Mr. L had passed her initial asylum claim last year. But rather than detain them together (though families shouldn’t be at detention facilities period, where they can languish for months), officials ripped mother and daughter apart. “When the officers separated them,” the ACLU’s lawsuit stated, “Ms. L. could hear her daughter in the next room screaming that she did not want to be taken away from her mother.”
The ACLU sued earlier this month for their immediate release, or to at least have them detained together, but officials refused to budge. For their cruelty, officials should expect even more legal action: ”Immigrant advocates said the suit was the first of what would likely be many challenges to the Trump administration’s decision to separate some immigrant parents and children.” And to blame for this is Homeland Security Secretary Kirstjen Nielsen. The Washington Post:
Immigrant families have been arriving at the border by the thousands since 2014, primarily due to violence in Central America. More than 260,000 such immigrants—mostly from Honduras, El Salvador and Guatemala—have been caught illegally crossing the Mexican border into the U.S. Most of them have sought asylum.

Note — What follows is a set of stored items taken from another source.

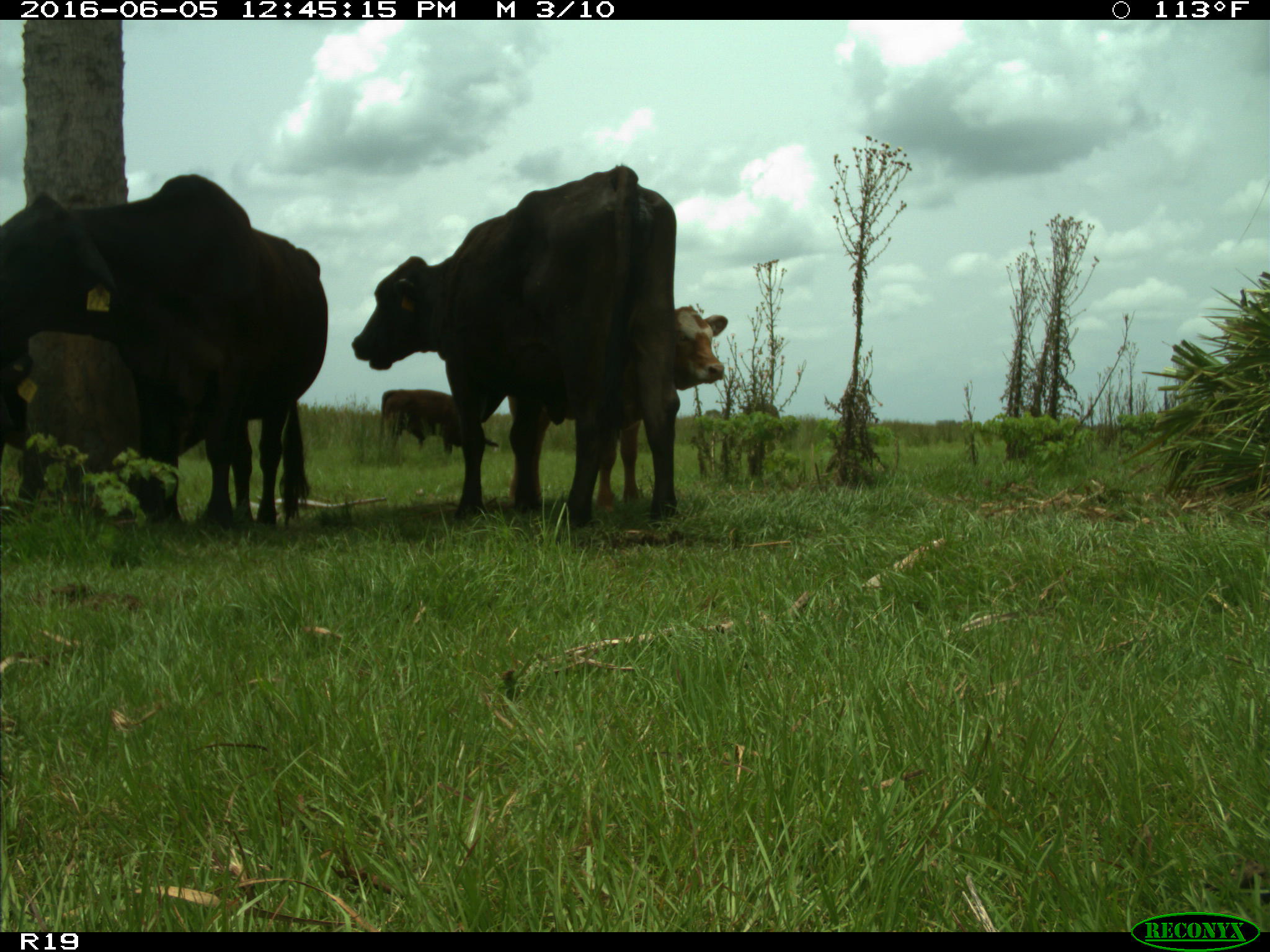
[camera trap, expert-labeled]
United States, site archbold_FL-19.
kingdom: Animalia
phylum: Chordata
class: Mammalia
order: Artiodactyla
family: Bovidae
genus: Bos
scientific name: Bos taurus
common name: domestic cow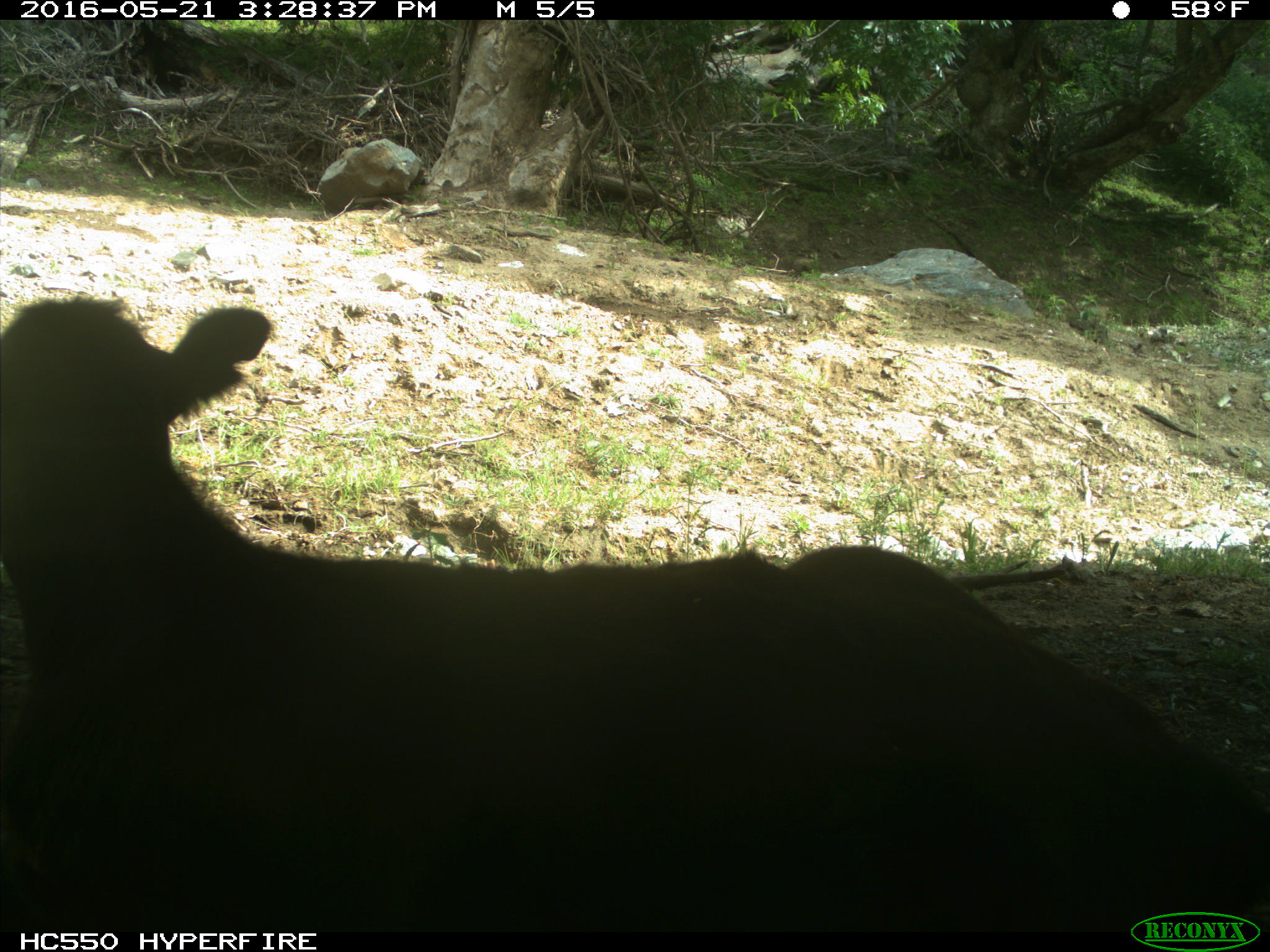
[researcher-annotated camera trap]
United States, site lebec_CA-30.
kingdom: Animalia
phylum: Chordata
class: Mammalia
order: Artiodactyla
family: Bovidae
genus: Bos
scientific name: Bos taurus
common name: domestic cow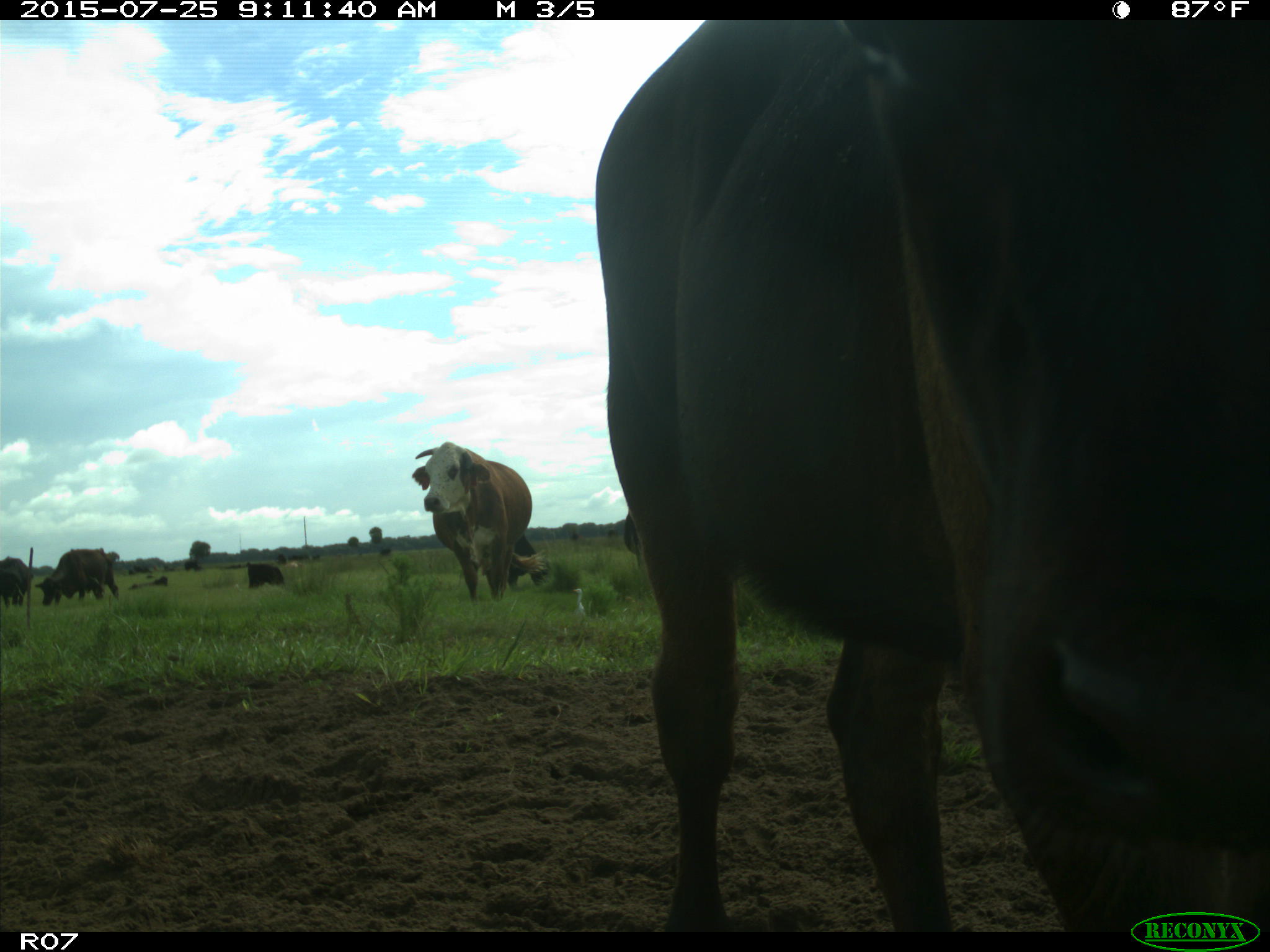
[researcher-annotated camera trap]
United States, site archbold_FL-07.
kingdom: Animalia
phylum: Chordata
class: Mammalia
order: Artiodactyla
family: Bovidae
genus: Bos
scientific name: Bos taurus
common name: domestic cow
Bos taurus (domestic cow).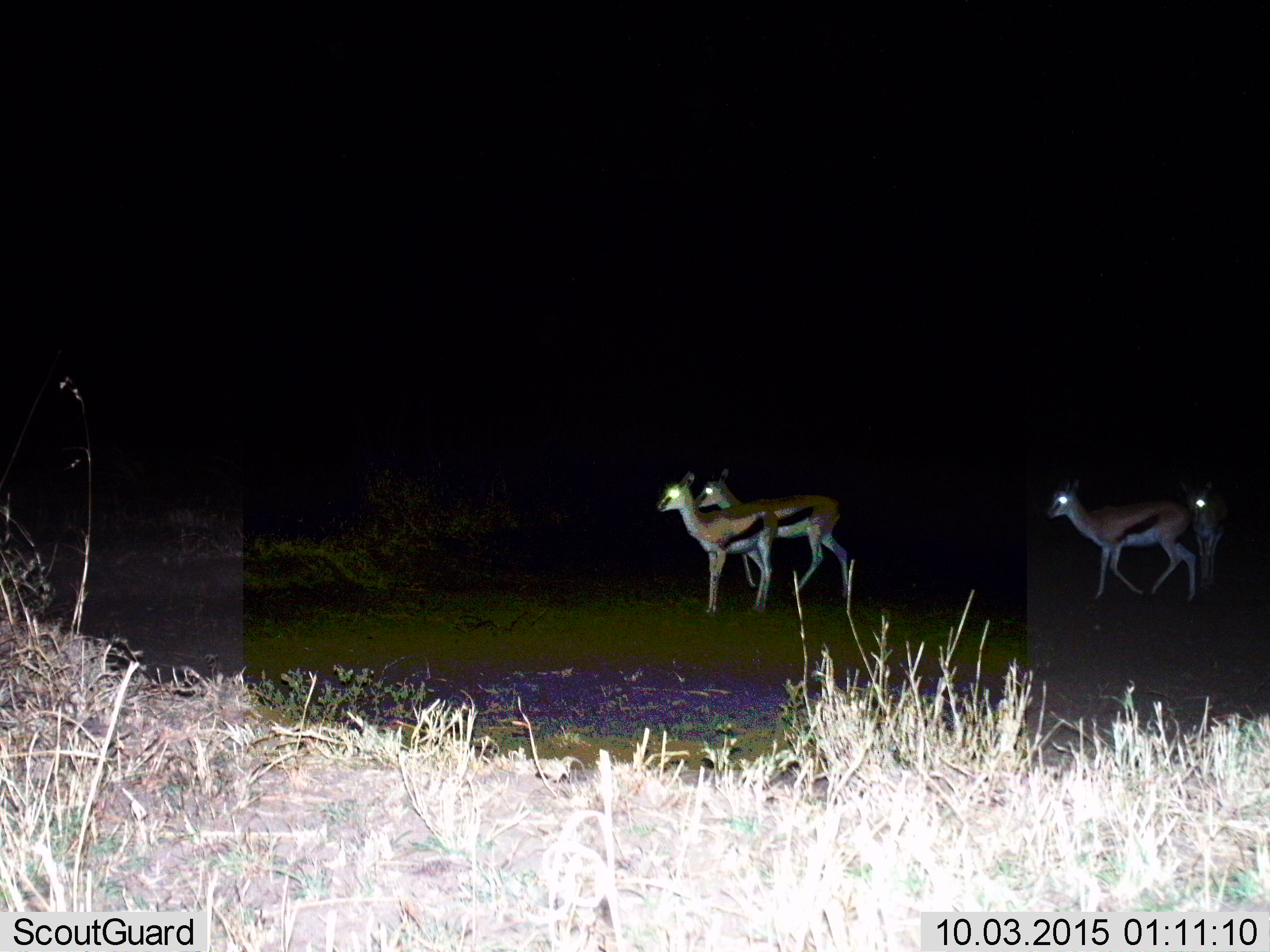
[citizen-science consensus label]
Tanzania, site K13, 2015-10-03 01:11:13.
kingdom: Animalia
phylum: Chordata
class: Mammalia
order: Artiodactyla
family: Bovidae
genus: Eudorcas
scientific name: Eudorcas thomsonii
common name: thomson's gazelle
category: gazellethomsons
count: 4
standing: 62%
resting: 0%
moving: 75%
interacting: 0%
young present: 0%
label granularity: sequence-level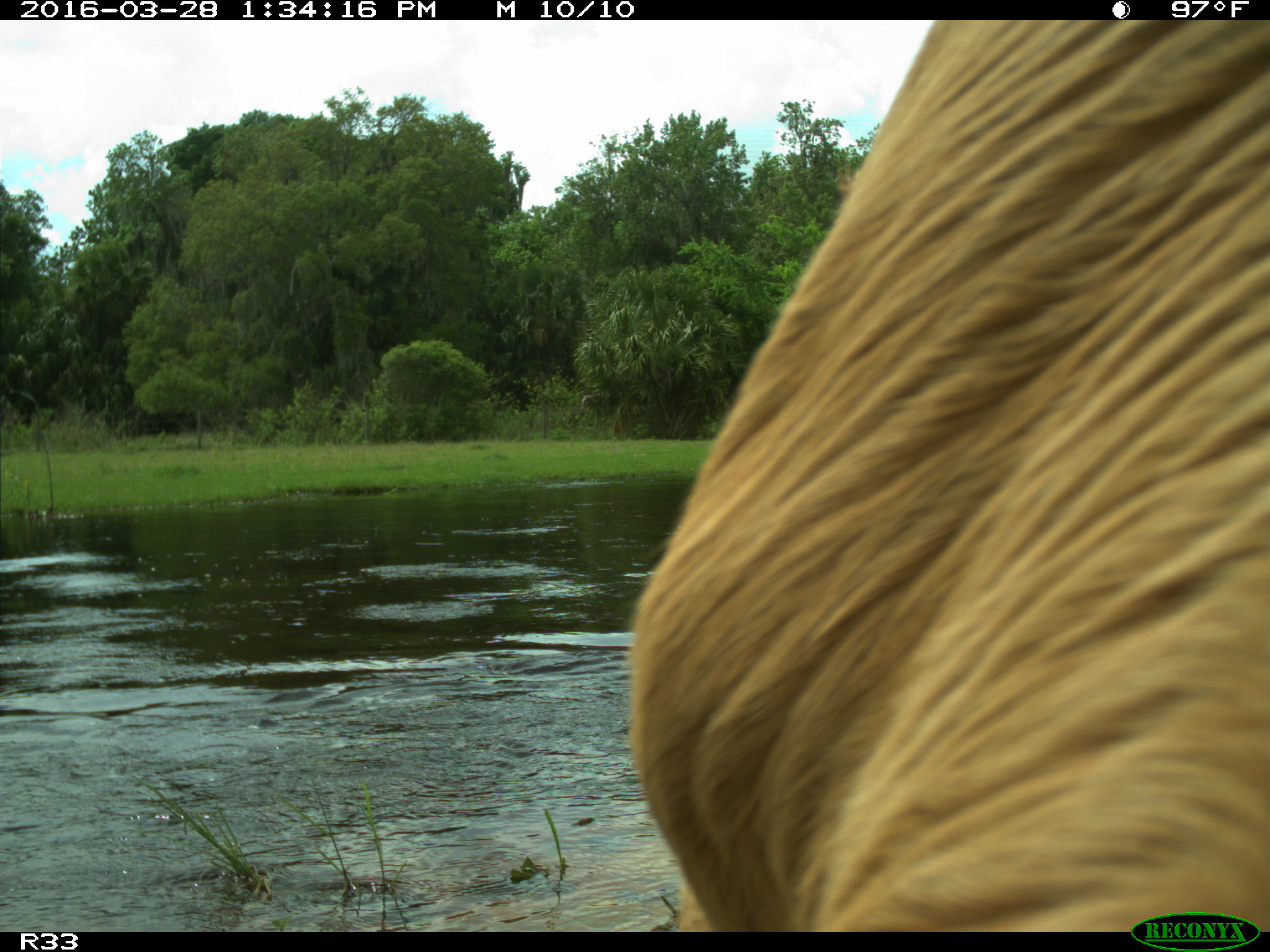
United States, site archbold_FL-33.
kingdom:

Since that first wave of families arrived, the federal government has tried to stem the flow with a variety of efforts. The Obama administration also opened a series of family detention centers to keep the immigrants jailed while their cases were decided.
A federal judge later ruled that a decades-old court settlement over the treatment of immigrant children barred the government from detaining such children with their parents. That prompted the Obama administration to release most of the families in the U.S. while they waited for their cases to be completed.
But under the Trump administration, “the cruel practice” of separating and detaining migrants and their children “has become increasingly common, immigrant advocacy groups say. In the nine months preceding February, government agents separated children from their parents 53 times, according to data compiled by the Lutheran Immigration and Refugee Service.” The Washington Post Editorial Board:
Make no mistake: Ms. L and S.S. could have been placed together in a family detention center. There has been no explanation of why the determination was made to separate them; nor is there any allegation that Ms. L. is an unfit parent. The only principle at work, if it can be called that, is the idea that future asylum seekers might be deterred if they are convinced that the United States is actually a crueler and more heartless place than their native country.
Gratuitous malice toward children is not a characteristic one generally associates with the United States, but under Ms. Nielsen’s guidance, the Department of Homeland Security seems intent on changing that. A Homeland Security spokesman would not comment on this case but said that the department does not “currently” have a policy regarding separating asylum-seeking parents and children who are detained.
But the fact is that, at least in this case, the government already is carrying out the practice of separating parents and children. So where did the direction come from? Were they “rogue” agents? Did superiors direct them to do this? But then again, it’s John Kelly’s unleashed DHS that Nielsen inherited. “This is not a one-off case,” said ACLU attorney Lee Gelernt. “We are hearing there are dozens if not hundreds of cases around the country. And the Administration is threatening to do even more family separation.”